(Rendered images with source text)
★ ★ ★ ★ ★
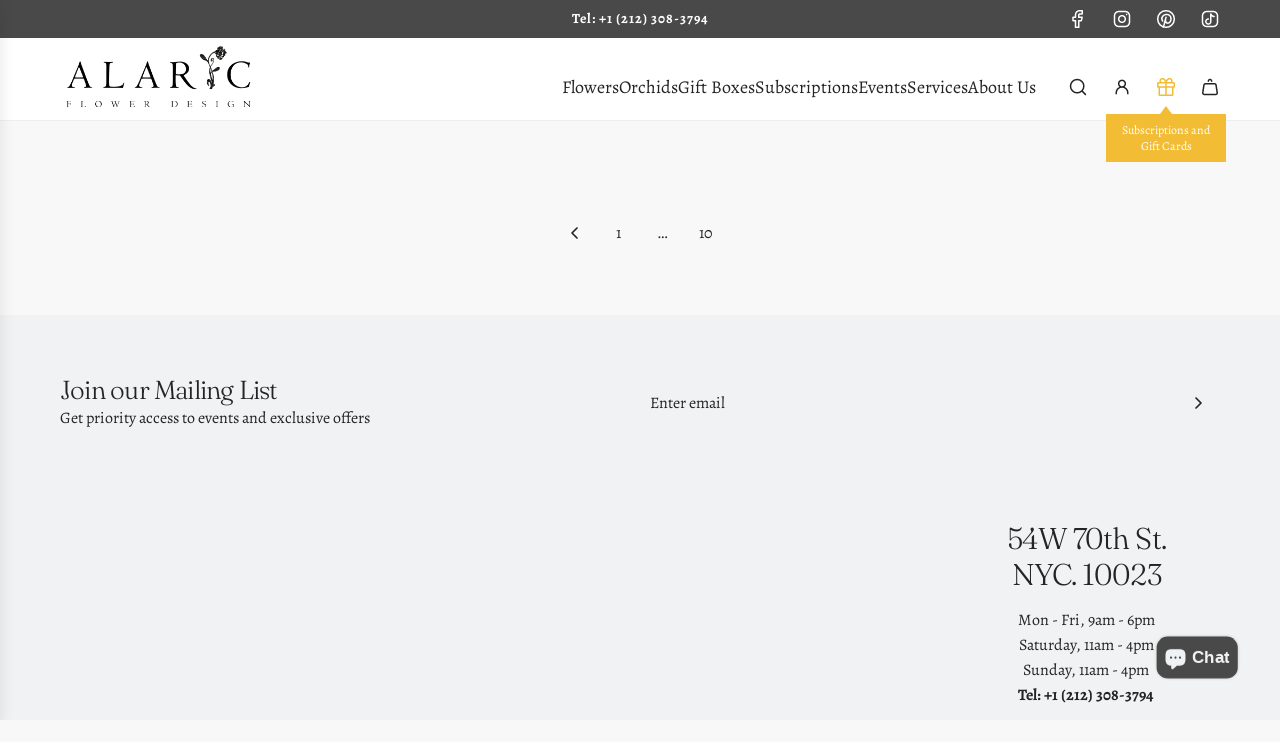

--- FILE ---
content_type: text/css
request_url: https://www.alaricflowers.com/cdn/shop/t/89/assets/section-map.min.css?v=58243100966006765881750372941
body_size: -101
content:
.map__text--right .map-container-error{left:75%}.map-container-error{color:#d02e2e;border:solid red 1px;background-color:#fff6f6;position:absolute;top:50%;left:25%;padding:1em;transform:translate(-50%,-50%)}@media only screen and (max-width:767px){.map-container-error{left:50%!important;top:auto;transform:translate(-50%,50%)}}.map-wrapper .map-section__place-link{position:relative;z-index:1}.homepage-map--fallback-wrap,.img.homepage-map--fallback,.map-section__place-link,.map-wrapper{display:block;width:100%;height:100%}.homepage-map--fallback-wrap{overflow:hidden}.homepage-map--fallback-wrap--map-visible,.map-section__overlay{position:absolute;top:0;left:0;right:0;bottom:0}.map-section__overlay{z-index:1}.homepage-map-wrapper{display:grid;grid-template-columns:1fr;grid-template-rows:1fr;align-items:center;position:relative;min-height:500px}@media only screen and (max-width:767px){.homepage-map-wrapper{min-height:100vh}}@media screen and (min-width:768px){.homepage-map-wrapper.map__text--right .homepage-map-content-box{justify-self:end}.homepage-map-wrapper.map__text--left .homepage-map-content-box{justify-self:start}}.homepage-map-wrapper .homepage-map--placeholder-container,.homepage-map-wrapper .map-section__container{position:relative;grid-column:1/2;grid-row:1/2;width:100%;height:100%;object-fit:cover}.homepage-map-wrapper .homepage-map--image{position:relative;grid-column:1/2;grid-row:1/2;width:100%;height:100%;object-fit:cover}.homepage-map-wrapper .homepage-map--image:has(.map-container-error)~.homepage-map-content-box{display:none}.homepage-map-wrapper .homepage-map-content-box{position:relative;grid-column:1/2;grid-row:1/2;width:30%;z-index:2;margin:30px 60px;transform:none;background:var(--body-color)}@media only screen and (max-width:767px){.homepage-map-wrapper .homepage-map-content-box{width:fit-content;margin:30px 15px}}.homepage-map-wrapper .homepage-map-content-box .homepage-map-content-box-inner{padding:30px;word-break:break-word}.homepage-map-wrapper .homepage-map-content-box .homepage-map-content-box-inner p{margin-bottom:0}.homepage-map-wrapper .homepage-map-content-box .homepage-map-content-box-inner .homepage-featured-box-btn,.homepage-map-wrapper .homepage-map-content-box .homepage-map-content-box-inner .homepage-sections--title{margin:0}.homepage-map-wrapper .homepage-map-content-box .homepage-map-content-box-inner>div{margin-bottom:15px}.homepage-map-wrapper .homepage-map-content-box .homepage-map-content-box-inner>div:last-child,.homepage-map-wrapper .homepage-map-content-box .homepage-map-content-box-inner>div:only-child{margin-bottom:0}.gm-style-cc,.gmnoprint a,.gmnoprint span{display:none}.gmnoprint div{background:0 0!important}.color-scheme--light .map__text--full-width .homepage-map-box{background:var(--body-secondary-color)}.color-scheme--dark .map__text--full-width .homepage-map-box{background:var(--color-scheme-dark-background);color:var(--color-scheme-dark-text)}.color-scheme--accent .map__text--full-width .homepage-map-box{background:var(--color-scheme-feature-background);color:var(--color-scheme-feature-text)}

--- FILE ---
content_type: text/css
request_url: https://www.alaricflowers.com/cdn/shop/t/89/assets/custom-map.css?v=68291789069459522631750376909
body_size: -621
content:
.map-section__container{height:300px!important;max-height:300px;min-height:300px}.homepage-map--fallback-wrap{height:300px;max-height:300px;overflow:hidden}.homepage-indiv-section-wrapper.homepage-map-wrapper{display:flex;align-items:center;min-height:300px}.homepage-map-content-box{margin-top:0!important;margin-bottom:0!important}@media screen and (max-width: 749px){.homepage-indiv-section-wrapper.homepage-map-wrapper{flex-direction:column;align-items:center}.homepage-map-content-box{margin-top:1rem}}
/*# sourceMappingURL=/cdn/shop/t/89/assets/custom-map.css.map?v=68291789069459522631750376909 */
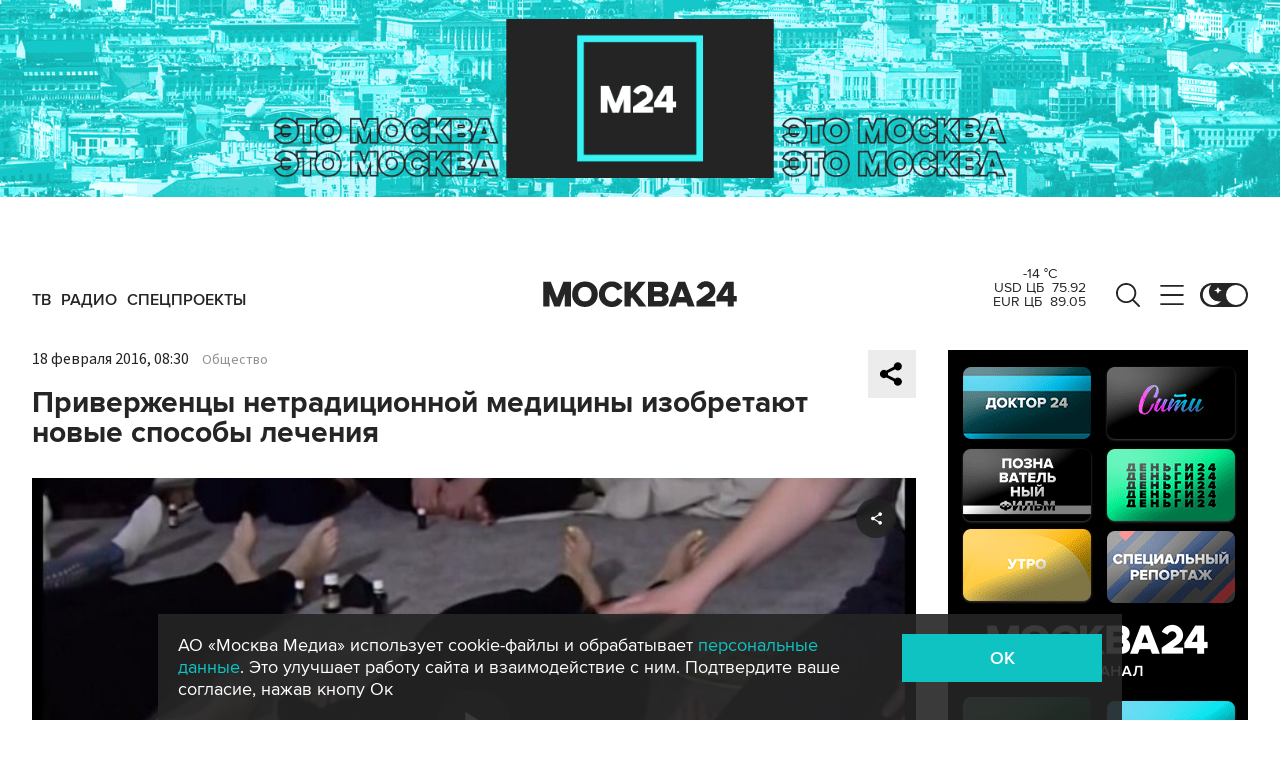

--- FILE ---
content_type: application/javascript
request_url: https://smi2.ru/counter/settings?payload=CImVAjokZDc1OWRmYjAtNjM4MS00NDE5LWE5ZTQtOTFkYjFiODM2NmUy&cb=_callbacks____0mktlh0ep
body_size: 1514
content:
_callbacks____0mktlh0ep("[base64]");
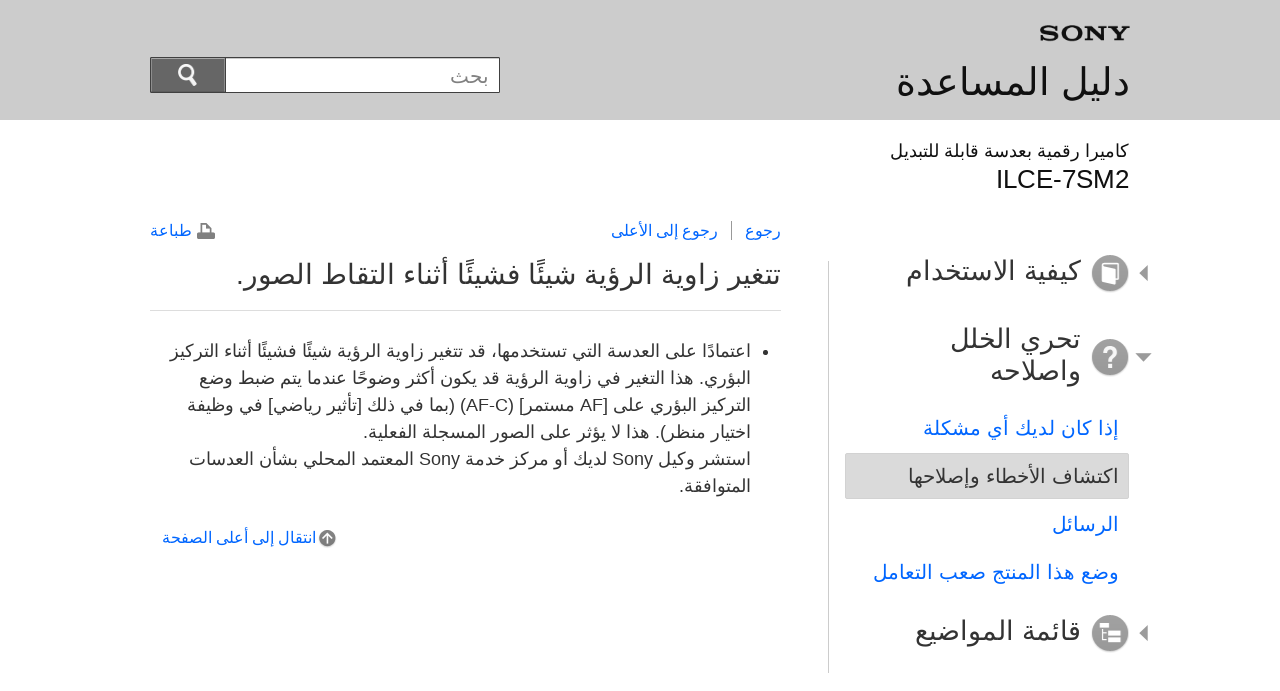

--- FILE ---
content_type: text/html
request_url: https://helpguide.sony.net/ilc/1530/v1/ar/contents/TP0001095866.html
body_size: 7771
content:
<!DOCTYPE html>
<html lang="ar" dir="rtl">
<!-- saved from url=(0016)http://localhost -->
<head>
<meta charset="utf-8" />
<title>دليل المساعدة | تتغير زاوية الرؤية شيئًا فشيئًا أثناء التقاط الصور.</title>
<meta name="author" content="Sony Corporation" />
<meta name="copyright" content="Copyright 2015 Sony Corporation" />
<meta http-equiv="X-UA-Compatible" content="IE=edge" />
<meta name="description" content="" />
<meta name="keywords" content="كاميرا رقمية بعدسة قابلة للتبديل,ILCE-7SM2" />
<meta name="category info" content="troubleshooting" />
<meta name="format-detection" content="telephone=no" />
<meta name="viewport" content="width=device-width" />
<link href="../common/css/master.css" rel="stylesheet" type="text/css" media="all" />
<!--[if lt IE 9]><link href="../common/css/master_ie8.css" rel="stylesheet" type="text/css" media="all" /><![endif]-->
<link href="../common/css/ar.css" rel="stylesheet" type="text/css" media="all" />
<link id="print_css" href="../common/css/print.css" rel="stylesheet" type="text/css" media="print" />
<!--[if lt IE 9]><script src="../common/js/html5shiv-printshiv.js"></script><![endif]-->
<script src="../search/resource.json" type="text/javascript" charset="utf-8"></script>
<script src="../common/js/jquery-1.8.3.min.js" type="text/javascript" charset="utf-8"></script>
<script src="../common/js/scroll.js" type="text/javascript" charset="utf-8"></script>
<script src="../common/js/print.js" type="text/javascript" charset="utf-8"></script>
<script src="../common/js/search_library.js" type="text/javascript" charset="utf-8"></script>
<script src="../common/js/onload.js" type="text/javascript" charset="utf-8"></script>
<script src="../common/js/resource.js" type="text/javascript" charset="utf-8"></script>
<script src="../common/js/run.js" type="text/javascript" charset="utf-8"></script>
<script src="../common/js/nmpcontroller.js" type="text/javascript" charset="utf-8"></script>
</head>
<body id="top" class="contents">
<header>
<div class="box-content">
<h1><span class="logo"><img src="../common/img/logo.png" alt="SONY" /></span><a href="../index.html" class="title">دليل المساعدة</a></h1>
<div id="header-items" class="nopscr">
<p id="header-menu-button"><a href="../index.html#menu"><img src="../common/img/button_menu.png" alt="Menu" /></a></p>
<p id="header-search-button"><a href="#" class="header-toggle-button"><img src="../common/img/button_menu_search.png" alt="بحث" /></a></p>
<form id="header-search" class="form-search" role="search" onsubmit="return false;">
<div><p><input type="text" id="id_search" class="form-search-input" value="" title="بحث" onkeydown="fncSearchKeyDown(event.keyCode, this.value);" /><input type="image" id="id_search_button" class="form-search-button" alt="بحث" src="../common/img/button_search.png" /></p></div>
</form>
</div>
<h2 class="faq">تحري الخلل واصلاحه</h2>
</div><!-- /.box-content -->
</header>

<div role="main" class="main">
<div class="main-header box-content">
<h1><span class="category-name">كاميرا رقمية بعدسة قابلة للتبديل</span><span class="model-name">ILCE-7SM2<span class="model-number"></span></span></h1>
</div>

<div class="box-content">
<section class="content">
<aside class="page-nav">
<ul>
<li class="back"><a href="javascript:history.back();">رجوع</a></li>
<li class="top"><a href="../index.html">رجوع إلى الأعلى</a></li>
</ul>
<p class="print"><a href="javascript:openPrintWindow();">طباعة</a></p>
</aside><!--/.page-nav-->
<h2 id="id_title">تتغير زاوية الرؤية شيئًا فشيئًا أثناء التقاط الصور.</h2>
<div id="id_content">

<div class="refbody">
  <div class="refbodydiv">
    <div class="article">
      <ul>
        <li>اعتمادًا على العدسة التي تستخدمها، قد تتغير زاوية الرؤية شيئًا فشيئًا أثناء التركيز البؤري. هذا التغير في زاوية الرؤية قد يكون أكثر وضوحًا عندما يتم ضبط وضع التركيز البؤري على <span class="uicontrol">[‏‎AF مستمر]</span> (AF-C) (بما في ذلك <span class="uicontrol">[تأثير رياضي]</span> في وظيفة اختيار منظر). هذا لا يؤثر على الصور المسجلة الفعلية. <br/> استشر وكيل Sony لديك أو مركز خدمة Sony المعتمد المحلي بشأن العدسات المتوافقة.</li>
      </ul>
    </div>
  </div>
</div>
</div>
<div class="return-pagetop"><a href="#top">انتقال إلى أعلى الصفحة</a></div>

</section><!-- /.section -->

<nav role="navigation" id="menu" class="nopscr">
<ul>
<li id="menu-howtouse" class="howtouse">
<a href="../index.html#menu-howtouse">كيفية الاستخدام</a>
<ul>
<li><a href="../cover/level2_01.html" class="item">قبل الاستخدام</a></li>
<li><a href="../cover/level2_02.html" class="item">تحضير الكاميرا</a></li>
<li><a href="../cover/level2_03.html" class="item">تأكيد طريقة التشغيل</a></li>
<li><a href="../cover/level2_04.html" class="item">التصوير</a></li>
<li><a href="../cover/level2_05.html" class="item">استخدام وظائف التصوير</a></li>
<li><a href="../cover/level2_06.html" class="item">العرض</a></li>
<li><a href="../cover/level2_07.html" class="item">تغيير الإعدادات</a></li>
<li><a href="../cover/level2_08.html" class="item">استخدام وظائف Wi-Fi</a></li>
<li><a href="../cover/level2_09.html" class="item">إضافة تطبيقات إلى المنتج</a></li>
<li><a href="../cover/level2_10.html" class="item">استخدام الكمبيوتر</a></li>
<li><a href="../cover/level2_11.html" class="item">الاحتياطات/هذا المنتج</a></li>
</ul>
<div class="return-pagetop"><a href="#top">انتقال إلى أعلى الصفحة</a></div>
</li>
<li id="menu-faq" class="faq">
<a href="../index.html#menu-faq">تحري الخلل واصلاحه</a>
<ul>
<li><a href="../cover/level2_12.html" class="item">إذا كان لديك أي مشكلة</a></li>
<li><a href="../cover/level2_13.html" class="active">اكتشاف الأخطاء وإصلاحها</a></li>
<li><a href="../cover/level2_14.html" class="item">الرسائل</a></li>
<li><a href="../cover/level2_15.html" class="item">وضع هذا المنتج صعب التعامل</a></li>
</ul>
<div class="return-pagetop"><a href="#top">انتقال إلى أعلى الصفحة</a></div>
</li>
<li id="menu-contentslist" class="contentslist">
<a href="../index.html#menu-contentslist">قائمة المواضيع</a>
<ul>
<li><a href="contentslist01.html" class="item">كيفية الاستخدام</a></li>
<li><a href="contentslist02.html" class="item">تحري الخلل واصلاحه</a></li>
</ul>
<div class="return-pagetop"><a href="#top">انتقال إلى أعلى الصفحة</a></div>
</li>
</ul>
</nav>
</div><!-- /.box-content -->
</div><!-- /.main-->

<footer>
<div class="box-content">
<div class="footer-group2">
<div class="footer-manual-number" dir="ltr">4-578-835-22(1)</div>
<div class="footer-copyright" dir="ltr">Copyright 2015 Sony Corporation</div>
</div>
</div>
</footer>
<script language="JavaScript" type="text/javascript" src="/js/s_code.js"></script>
<script language="JavaScript" type="text/javascript"><!--
/* You may give each page an identifying name, server, and channel on the next lines. */
/************* DO NOT ALTER ANYTHING BELOW THIS LINE ! **************/
var s_code=s.t();if(s_code)document.write(s_code)//--></script>
<!--/DO NOT REMOVE/-->
<!-- End SiteCatalyst code version: H.23.4. -->
</body>
</html>

--- FILE ---
content_type: text/css
request_url: https://helpguide.sony.net/ilc/1530/v1/ar/common/css/ar.css
body_size: 172
content:
@charset "utf-8";
/*
---------------------------------------
# Device: S/M/L
# File: css/ar.css
# Version: 1.0
# Update: 2013.04.14
---------------------------------------
*/

/*-----------------------------------
Common
-----------------------------------*/
body { font-family: Arial,Verdana,Helvetica,sans-serif; }
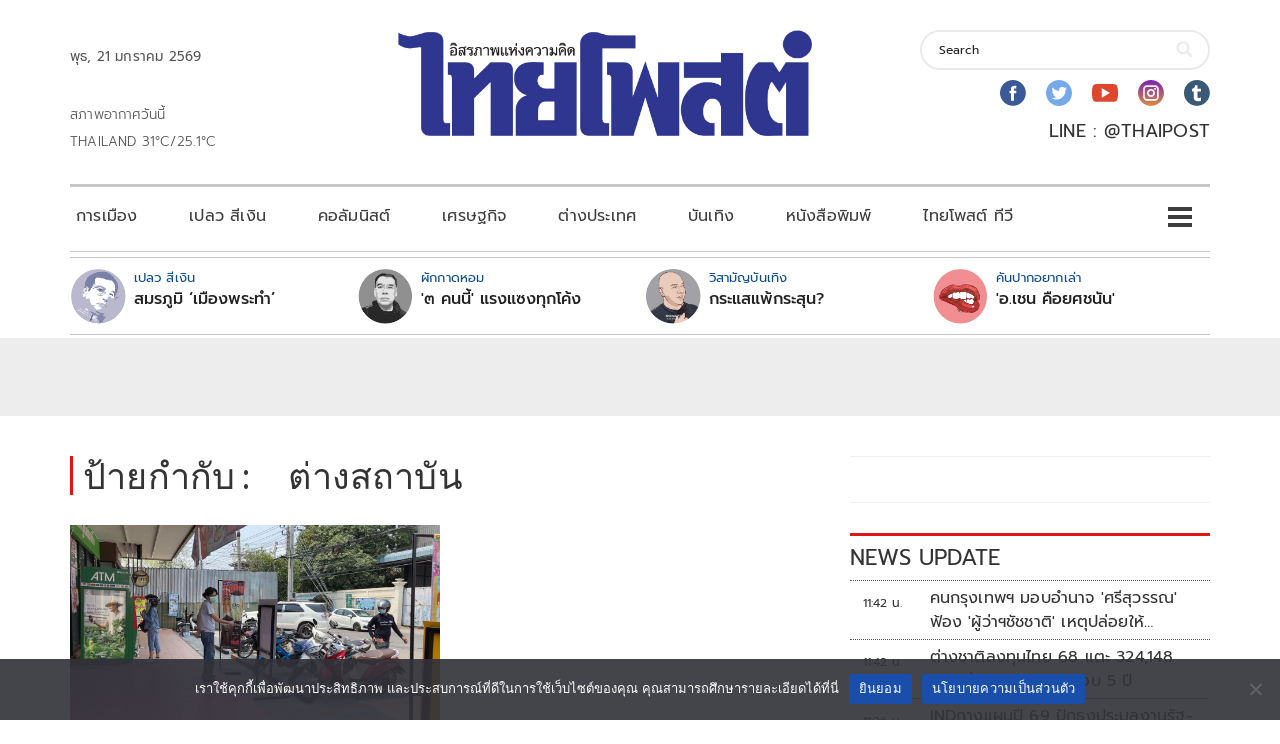

--- FILE ---
content_type: text/html; charset=utf-8
request_url: https://www.google.com/recaptcha/api2/aframe
body_size: 268
content:
<!DOCTYPE HTML><html><head><meta http-equiv="content-type" content="text/html; charset=UTF-8"></head><body><script nonce="dsXb7nbEzLqV5olGUARSIw">/** Anti-fraud and anti-abuse applications only. See google.com/recaptcha */ try{var clients={'sodar':'https://pagead2.googlesyndication.com/pagead/sodar?'};window.addEventListener("message",function(a){try{if(a.source===window.parent){var b=JSON.parse(a.data);var c=clients[b['id']];if(c){var d=document.createElement('img');d.src=c+b['params']+'&rc='+(localStorage.getItem("rc::a")?sessionStorage.getItem("rc::b"):"");window.document.body.appendChild(d);sessionStorage.setItem("rc::e",parseInt(sessionStorage.getItem("rc::e")||0)+1);localStorage.setItem("rc::h",'1768972368034');}}}catch(b){}});window.parent.postMessage("_grecaptcha_ready", "*");}catch(b){}</script></body></html>

--- FILE ---
content_type: application/javascript; charset=utf-8
request_url: https://fundingchoicesmessages.google.com/f/AGSKWxU-3I1KC2ysXmY6hXRtqVr1TmjMVN_SdhtVeYw6ybfmVLpf2Oc_I_Oha0GBF9q485ImI2871F463R-0cLJjpyRbARMcjV5yTbfwwQjMl4T5BJSIvovmqCaGdYgwR9MYuA-bot6wbGi-1RwLKdMmkEana0vR4P5AqlKGENLbW4bOkUaJjADHP4JiUl-J/_/invideoad./story_ads_/popupunder./banner468_/advertising2.
body_size: -1291
content:
window['130ae635-789b-49e4-b768-2c733f2deea4'] = true;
★ ★ ★ ★ ★
Please state the number of lines in the data above that hold the word "التصوير", without any other text.

● SOLUTION TO THE EXERCISE
2